Ezra rolls his eyes and sighs. “Fine. I’ll talk to her. But you know Irene, Mother. I can’t promise anything.”
“You darling boy,” Maude says, and the smile she gives him is honest in its affection -- or as honest as anything Maude does ever can be.
“Yes, well,” Ezra mumbles, looking away; he hates that Maude can still make him feel like a little boy who’d do anything for his mother’s love. “My guest room is--”
Maude laughs and stands. “Oh Ezra, you didn’t really think I’d stay here did you?”
“Well,” Ezra says as he also stands, “yes.”

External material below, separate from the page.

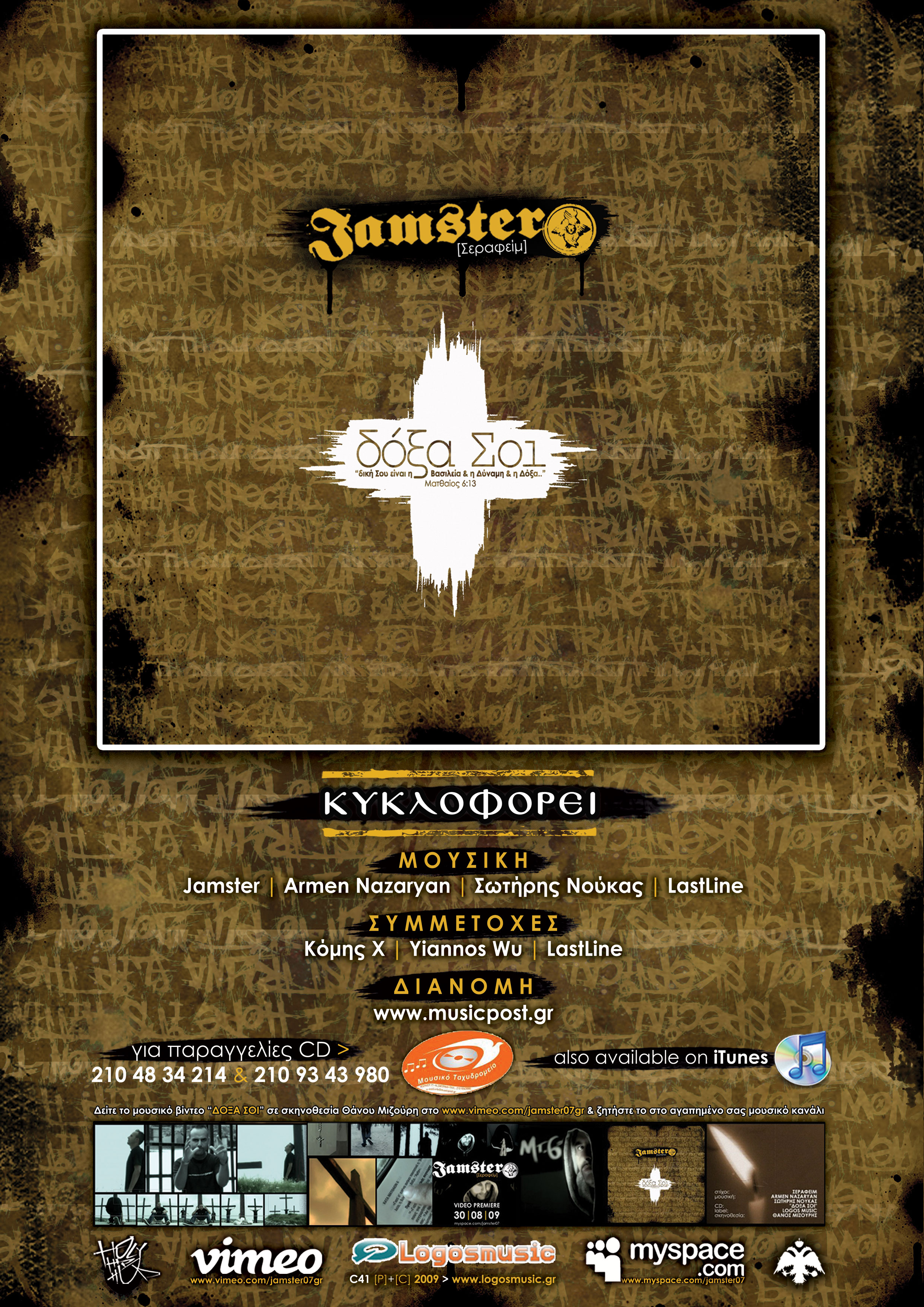 POSTER - JAMSTER, Δόξα Σοί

Maude laughs again and pats his cheek. “I have a meeting in New York, darling, and I must toodle off.”
Ezra nods and tries to not let the relief he’s feeling show. He loves his mother, of course, but he prefers to love her abstractly and from far, far away. “If you’re sure,” he says, more out of ingrained good breeding than any real desire to convince her to say.
“I really can’t miss this meeting -- I’m this close to convincing a rather doddy old banker to give me this precious little ivory statute he owns. Adieu, darling. Call me when you find her.” She kisses his cheek and opens the door just as Vin is reaching for the knob.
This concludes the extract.